18      En effet, il convient de relever que, ainsi qu’il ressort de la jurisprudence de la Cour, aux fins de l’examen du caractère distinctif d’une marque, les organes de l’EUIPO peuvent fonder leurs décisions sur des faits notoires. Dans de telles circonstances, les organes de l’EUIPO ne doivent pas établir, dans leurs décisions, l’exactitude de tels faits. Par ailleurs, un demandeur à qui l’EUIPO oppose des faits notoires est en mesure de contester leur exactitude devant le Tribunal, celui-ci devant alors examiner ce fait et son exactitude. Enfin, aux fins de cet examen, l’EUIPO peut avancer des arguments et présenter des éléments de preuve afin de démontrer l’exactitude des faits notoires allégués (voir, en ce sens, arrêt du 10 novembre 2011, LG Electronics/OHMI, C‑88/11 P, non publié, EU:C:2011:727, points 27 à 31, ainsi que jurisprudence citée).

19      Ainsi, contrairement à ce que la requérante prétend, la jurisprudence de la Cour fournit des orientations sur le sens et la portée de la notion de « faits notoires » dans le cadre de l’article 76, paragraphe 1, du règlement nº 207/2009. En effet, en reconnaissant au demandeur à qui l’EUIPO oppose de tels faits le droit de contester leur exactitude devant le Tribunal ainsi que le droit de l’EUIPO de présenter des arguments et des éléments afin d’établir l’exactitude desdits faits, force est de constater que la Cour a admis que l’EUIPO peut considérer comme notoires des faits qui ne sont pas incontestables et qui peuvent nécessiter une prise de position de la part des parties et que, dès lors, elle n’a pas retenu l’interprétation stricte de la notion de « faits notoires » invoquée par la requérante.

20      En outre, la Cour est manifestement partie de cette prémisse en indiquant, au point 54 de l’arrêt du 22 juin 2006, Storck/OHMI (C‑25/05 P, EU:C:2006:422), que le Tribunal n’avait pas commis d’erreur de droit en jugeant que l’EUIPO avait pu légitimement fonder ses constatations sur des faits résultant de l’expérience pratique généralement acquise de la commercialisation des produits en cause et susceptibles d’être connus de toute personne.
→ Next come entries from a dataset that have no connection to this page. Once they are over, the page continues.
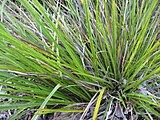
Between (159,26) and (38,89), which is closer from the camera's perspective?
(38,89)

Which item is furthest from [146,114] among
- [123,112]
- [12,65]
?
[12,65]

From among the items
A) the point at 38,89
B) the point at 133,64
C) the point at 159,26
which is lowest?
the point at 38,89

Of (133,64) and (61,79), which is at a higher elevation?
(133,64)

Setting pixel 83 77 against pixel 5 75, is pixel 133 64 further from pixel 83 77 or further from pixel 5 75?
pixel 5 75

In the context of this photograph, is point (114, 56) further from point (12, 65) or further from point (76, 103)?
point (12, 65)

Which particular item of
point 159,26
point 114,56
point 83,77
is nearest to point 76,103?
point 83,77

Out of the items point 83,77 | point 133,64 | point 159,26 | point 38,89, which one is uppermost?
point 159,26

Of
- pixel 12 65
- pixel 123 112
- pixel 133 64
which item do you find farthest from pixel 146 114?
pixel 12 65

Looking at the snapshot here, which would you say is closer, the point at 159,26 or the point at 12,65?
the point at 12,65

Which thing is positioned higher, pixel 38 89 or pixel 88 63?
pixel 88 63
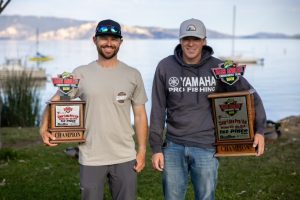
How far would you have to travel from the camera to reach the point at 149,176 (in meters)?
8.64

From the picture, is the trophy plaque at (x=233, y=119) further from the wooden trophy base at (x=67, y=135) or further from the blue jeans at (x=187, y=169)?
the wooden trophy base at (x=67, y=135)

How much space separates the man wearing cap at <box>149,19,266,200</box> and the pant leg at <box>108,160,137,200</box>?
0.22 metres

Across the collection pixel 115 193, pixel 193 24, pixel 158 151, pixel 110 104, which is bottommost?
pixel 115 193

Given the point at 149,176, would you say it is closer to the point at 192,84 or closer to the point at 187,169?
the point at 187,169

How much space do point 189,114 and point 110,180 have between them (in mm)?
845

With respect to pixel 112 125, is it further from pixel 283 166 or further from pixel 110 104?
pixel 283 166

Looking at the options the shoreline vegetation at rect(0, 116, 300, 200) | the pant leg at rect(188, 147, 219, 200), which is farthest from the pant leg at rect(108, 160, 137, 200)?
the shoreline vegetation at rect(0, 116, 300, 200)

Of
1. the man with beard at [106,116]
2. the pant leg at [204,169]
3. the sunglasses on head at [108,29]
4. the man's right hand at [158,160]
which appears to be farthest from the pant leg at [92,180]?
the sunglasses on head at [108,29]

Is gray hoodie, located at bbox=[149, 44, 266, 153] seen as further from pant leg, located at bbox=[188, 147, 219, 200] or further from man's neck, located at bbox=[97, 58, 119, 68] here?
man's neck, located at bbox=[97, 58, 119, 68]

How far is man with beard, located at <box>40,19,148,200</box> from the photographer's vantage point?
4441 mm

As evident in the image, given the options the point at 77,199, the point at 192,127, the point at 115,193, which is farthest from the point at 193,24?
the point at 77,199

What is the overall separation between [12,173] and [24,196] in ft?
4.65

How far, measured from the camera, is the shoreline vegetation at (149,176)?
7430mm

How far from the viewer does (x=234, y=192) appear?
756cm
21      En troisième lieu, s’agissant de l’argumentation avancée par la requérante quant à l’importance de ladite question pour la cohérence du droit de l’Union, s’il est vrai que des divergences entre les juridictions des États membres seraient susceptibles de compromettre l’unité de l’ordre juridique de l’Union, il n’en demeure pas moins que la procédure du renvoi préjudiciel prévue à l’article 267 TFUE a précisément pour but de garantir l’unité d’interprétation du droit de l’Union et de permettre ainsi d’assurer sa cohérence.

22      Partant, l’argumentation avancée par la requérante n’est pas susceptible de démontrer l’importance de la question de droit qui serait soulevée par le pourvoi pour la cohérence du droit de l’Union.
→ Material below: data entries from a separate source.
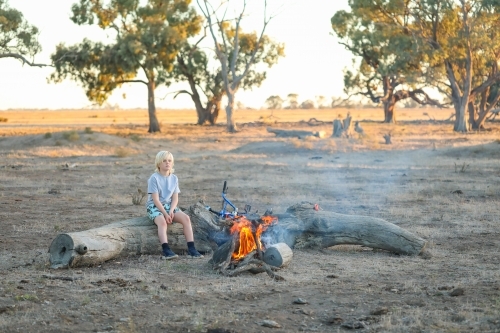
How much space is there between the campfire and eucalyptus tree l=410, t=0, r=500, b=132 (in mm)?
34376

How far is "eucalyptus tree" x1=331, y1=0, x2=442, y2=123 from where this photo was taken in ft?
153

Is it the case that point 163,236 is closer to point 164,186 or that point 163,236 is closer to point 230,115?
point 164,186

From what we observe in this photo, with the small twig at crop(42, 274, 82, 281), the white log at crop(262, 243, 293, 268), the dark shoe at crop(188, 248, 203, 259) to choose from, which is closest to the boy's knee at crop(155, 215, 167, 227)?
the dark shoe at crop(188, 248, 203, 259)

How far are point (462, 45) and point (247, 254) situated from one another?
3823 centimetres

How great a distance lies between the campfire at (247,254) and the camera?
8445 mm

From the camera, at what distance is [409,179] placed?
2012cm

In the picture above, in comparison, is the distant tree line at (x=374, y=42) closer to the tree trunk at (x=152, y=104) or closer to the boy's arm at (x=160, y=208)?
the tree trunk at (x=152, y=104)

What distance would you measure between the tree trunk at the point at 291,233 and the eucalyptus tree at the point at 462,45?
33.0 meters

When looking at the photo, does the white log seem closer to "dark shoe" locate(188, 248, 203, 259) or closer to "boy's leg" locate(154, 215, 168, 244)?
"dark shoe" locate(188, 248, 203, 259)

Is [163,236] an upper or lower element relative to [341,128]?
lower

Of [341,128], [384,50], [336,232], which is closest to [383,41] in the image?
[384,50]

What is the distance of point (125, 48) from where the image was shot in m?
43.3

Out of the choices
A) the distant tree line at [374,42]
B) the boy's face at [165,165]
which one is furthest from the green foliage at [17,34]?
the boy's face at [165,165]

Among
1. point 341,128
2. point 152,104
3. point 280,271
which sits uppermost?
point 152,104
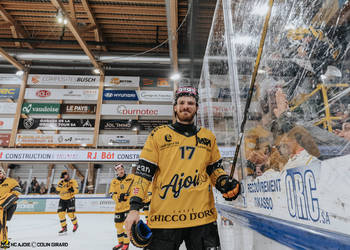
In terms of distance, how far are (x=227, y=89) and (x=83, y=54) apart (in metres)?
10.5

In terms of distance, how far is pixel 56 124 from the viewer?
1145cm

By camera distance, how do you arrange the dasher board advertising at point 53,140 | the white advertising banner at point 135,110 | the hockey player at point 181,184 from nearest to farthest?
1. the hockey player at point 181,184
2. the dasher board advertising at point 53,140
3. the white advertising banner at point 135,110

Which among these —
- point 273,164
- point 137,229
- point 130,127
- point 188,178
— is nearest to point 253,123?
point 273,164

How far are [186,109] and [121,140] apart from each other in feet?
33.7

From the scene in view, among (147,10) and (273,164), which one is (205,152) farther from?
(147,10)

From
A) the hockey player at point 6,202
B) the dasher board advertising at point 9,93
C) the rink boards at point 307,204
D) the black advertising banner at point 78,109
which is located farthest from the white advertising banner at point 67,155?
the rink boards at point 307,204

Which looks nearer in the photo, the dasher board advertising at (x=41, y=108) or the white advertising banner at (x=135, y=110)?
the dasher board advertising at (x=41, y=108)

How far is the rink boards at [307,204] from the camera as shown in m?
0.60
23      Dans ces conditions, il y a lieu de considérer que la demande présentée par la requérante n’est pas de nature à établir que le pourvoi soulève une question importante pour l’unité, la cohérence ou le développement du droit de l’Union.

24      Eu égard à l’ensemble des considérations qui précèdent, il y a lieu de ne pas admettre le pourvoi.

 Sur les dépens

25      Aux termes de l’article 137 du règlement de procédure, applicable à la procédure de pourvoi en vertu de l’article 184, paragraphe 1, de ce règlement, il est statué sur les dépens dans l’ordonnance qui met fin à l’instance.

26      La présente ordonnance étant adoptée avant que le pourvoi n’ait été signifié à l’autre partie à la procédure et, par conséquent, avant que celle-ci n’ait pu exposer des dépens, il convient de décider que la requérante supportera ses propres dépens.

Par ces motifs, la Cour (chambre d’admission des pourvois) ordonne  :

1)      Le pourvoi n’est pas admis.

2)      All Star CV supporte ses propres dépens.

Fait à Luxembourg, le 30 septembre 2019.

Le greffier

 

La vice-présidente

A. Calot Escobar

 

R. Silva de Lapuerta


*      Langue de procédure : le français.